For unstructured data establishing clear data ownership is not easy. There is complexity in managing access controls along with data policies, which are strict for this sort of data. 

Data Organizing Tools for Structured and Unstructured Data

To eliminate the challenges of managing structured and unstructured data, there are a few tools and techniques that must be employed with careful strategizing. These are mentioned as follows. 

Tools for Structured Data 

Relational Databases

Well-established technologies like MySQL, Oracle, and Microsoft SQL Server with strong relational model support can effectively manage structured data. 

Spreadsheet Tools

For this, Microsoft Excel and Google Sheets are tools that are ideal for small data sets and offer an easy accessibility and engagement approach. 

Data Catalogs 

A great technique applied across different systems is the use of  Alation and  Share Archiver for easy data discovery and easy data management and organizing. 

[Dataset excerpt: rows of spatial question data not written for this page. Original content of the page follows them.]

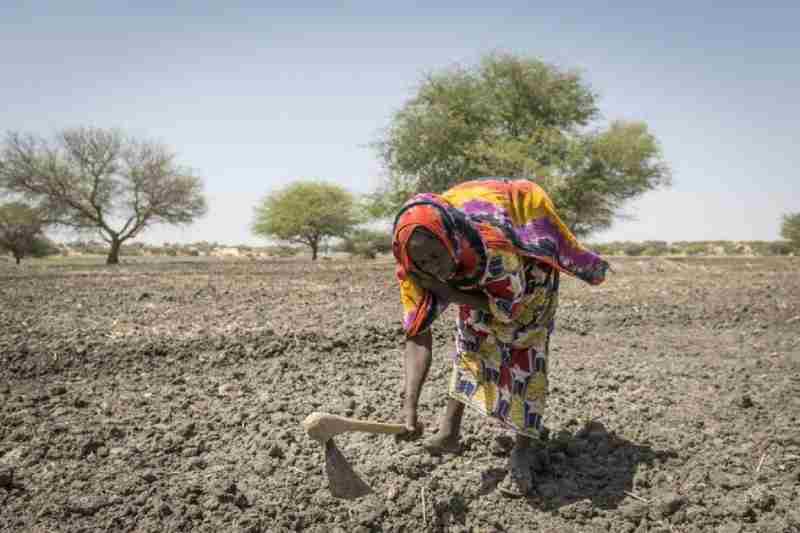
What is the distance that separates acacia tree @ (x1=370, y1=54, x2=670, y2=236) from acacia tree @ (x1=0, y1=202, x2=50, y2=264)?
19.0 meters

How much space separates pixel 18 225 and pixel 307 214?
18358 mm

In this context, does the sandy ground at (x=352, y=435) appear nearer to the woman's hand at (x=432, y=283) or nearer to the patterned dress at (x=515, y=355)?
the patterned dress at (x=515, y=355)

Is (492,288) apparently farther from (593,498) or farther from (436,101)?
(436,101)

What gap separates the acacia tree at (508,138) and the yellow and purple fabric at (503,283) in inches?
761

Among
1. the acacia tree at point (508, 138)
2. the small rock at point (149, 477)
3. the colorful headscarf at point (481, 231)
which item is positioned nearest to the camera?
the colorful headscarf at point (481, 231)

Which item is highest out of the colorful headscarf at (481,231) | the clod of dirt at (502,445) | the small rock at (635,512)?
the colorful headscarf at (481,231)

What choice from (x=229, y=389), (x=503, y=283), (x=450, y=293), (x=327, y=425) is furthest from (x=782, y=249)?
(x=327, y=425)

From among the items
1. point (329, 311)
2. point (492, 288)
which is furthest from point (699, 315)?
point (492, 288)

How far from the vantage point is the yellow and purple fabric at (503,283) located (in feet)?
7.82

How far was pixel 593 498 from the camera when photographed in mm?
2648

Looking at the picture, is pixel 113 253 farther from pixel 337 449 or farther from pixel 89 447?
pixel 337 449

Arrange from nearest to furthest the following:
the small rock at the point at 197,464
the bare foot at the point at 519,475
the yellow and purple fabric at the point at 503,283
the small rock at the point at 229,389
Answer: the yellow and purple fabric at the point at 503,283 → the bare foot at the point at 519,475 → the small rock at the point at 197,464 → the small rock at the point at 229,389

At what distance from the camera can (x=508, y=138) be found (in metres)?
22.7

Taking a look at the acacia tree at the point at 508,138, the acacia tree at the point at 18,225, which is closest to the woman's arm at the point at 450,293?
the acacia tree at the point at 508,138
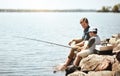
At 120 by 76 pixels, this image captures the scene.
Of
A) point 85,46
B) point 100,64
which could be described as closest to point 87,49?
point 85,46

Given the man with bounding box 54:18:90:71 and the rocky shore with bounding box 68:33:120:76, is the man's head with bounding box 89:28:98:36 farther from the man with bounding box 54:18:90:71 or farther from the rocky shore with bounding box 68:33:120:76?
the rocky shore with bounding box 68:33:120:76

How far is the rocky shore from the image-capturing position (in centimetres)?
1363

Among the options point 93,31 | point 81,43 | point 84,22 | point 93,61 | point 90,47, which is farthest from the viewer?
point 81,43

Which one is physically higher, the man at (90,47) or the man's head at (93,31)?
the man's head at (93,31)

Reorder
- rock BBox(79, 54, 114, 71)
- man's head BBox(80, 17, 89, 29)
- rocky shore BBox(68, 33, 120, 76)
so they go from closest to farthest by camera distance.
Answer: rocky shore BBox(68, 33, 120, 76), rock BBox(79, 54, 114, 71), man's head BBox(80, 17, 89, 29)

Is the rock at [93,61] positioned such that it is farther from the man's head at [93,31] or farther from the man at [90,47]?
the man's head at [93,31]

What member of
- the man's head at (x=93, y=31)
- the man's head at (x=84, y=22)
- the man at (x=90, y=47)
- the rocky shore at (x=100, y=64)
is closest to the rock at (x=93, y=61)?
the rocky shore at (x=100, y=64)

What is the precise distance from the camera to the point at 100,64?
47.1ft

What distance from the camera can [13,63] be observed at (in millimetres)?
20438

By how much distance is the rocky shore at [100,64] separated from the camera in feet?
44.7

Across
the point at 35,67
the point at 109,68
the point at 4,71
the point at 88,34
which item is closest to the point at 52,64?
the point at 35,67

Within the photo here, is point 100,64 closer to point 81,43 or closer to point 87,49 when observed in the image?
point 87,49

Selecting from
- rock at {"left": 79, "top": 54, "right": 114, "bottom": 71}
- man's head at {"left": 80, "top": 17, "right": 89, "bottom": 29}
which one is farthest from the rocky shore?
man's head at {"left": 80, "top": 17, "right": 89, "bottom": 29}

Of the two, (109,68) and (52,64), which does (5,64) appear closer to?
(52,64)
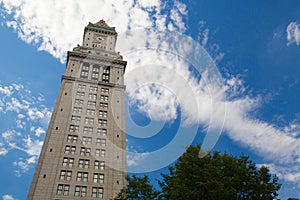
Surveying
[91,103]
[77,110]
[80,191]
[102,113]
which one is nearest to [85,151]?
[80,191]

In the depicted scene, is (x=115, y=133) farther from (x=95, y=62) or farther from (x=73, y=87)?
(x=95, y=62)

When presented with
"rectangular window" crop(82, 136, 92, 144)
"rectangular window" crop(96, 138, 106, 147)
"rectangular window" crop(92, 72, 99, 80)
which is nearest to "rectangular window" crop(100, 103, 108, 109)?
"rectangular window" crop(96, 138, 106, 147)

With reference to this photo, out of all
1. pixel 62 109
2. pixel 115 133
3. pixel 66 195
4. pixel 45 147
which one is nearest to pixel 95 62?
pixel 62 109

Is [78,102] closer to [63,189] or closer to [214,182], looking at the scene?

Tools for Unstructured Data 

Document Management Systems (DMS)

For unstructured data, ShareArchiver, DocuWare, and M-Files are effectively used for secure storage adoption. This also provides different control versions for the data sets. ShareArchiver’s data archiving software allows storing data in different tiers for user-focused accessibility and stores data according to preference and usage frequency. This effectively manages storage costs as well. 

Digital Asset Management (DAM)

Multimedia content is a big part of unstructured data, and organizing it requires Adobe Experience Manager and ShareArchiver, which also provides metadata tagging. 

Machine Learning Tools

To extract insights from unstructured data, tools like TensorFlow and PyTorch are employed, which facilitate data analysis. Automation of these tasks is also assisted through these. 

Conclusion

Data has taken over the world with the expansion of the virtual world. With more customers joining the digital marketplace, data is rising, which is then modified to a structured approach or stays in an unstructured form. Both of these have their differences. Unstructured data is diverse and easily quantifiable, while structured data is clear and organized but can be hard to scale. 

Both can be managed with the help of advanced tools to create easy access and manage them to retain required information. This can enhance the business’s marketing practices and boost growth. We hope this article helped you understand the differences and management of unstructured and structured data effectively.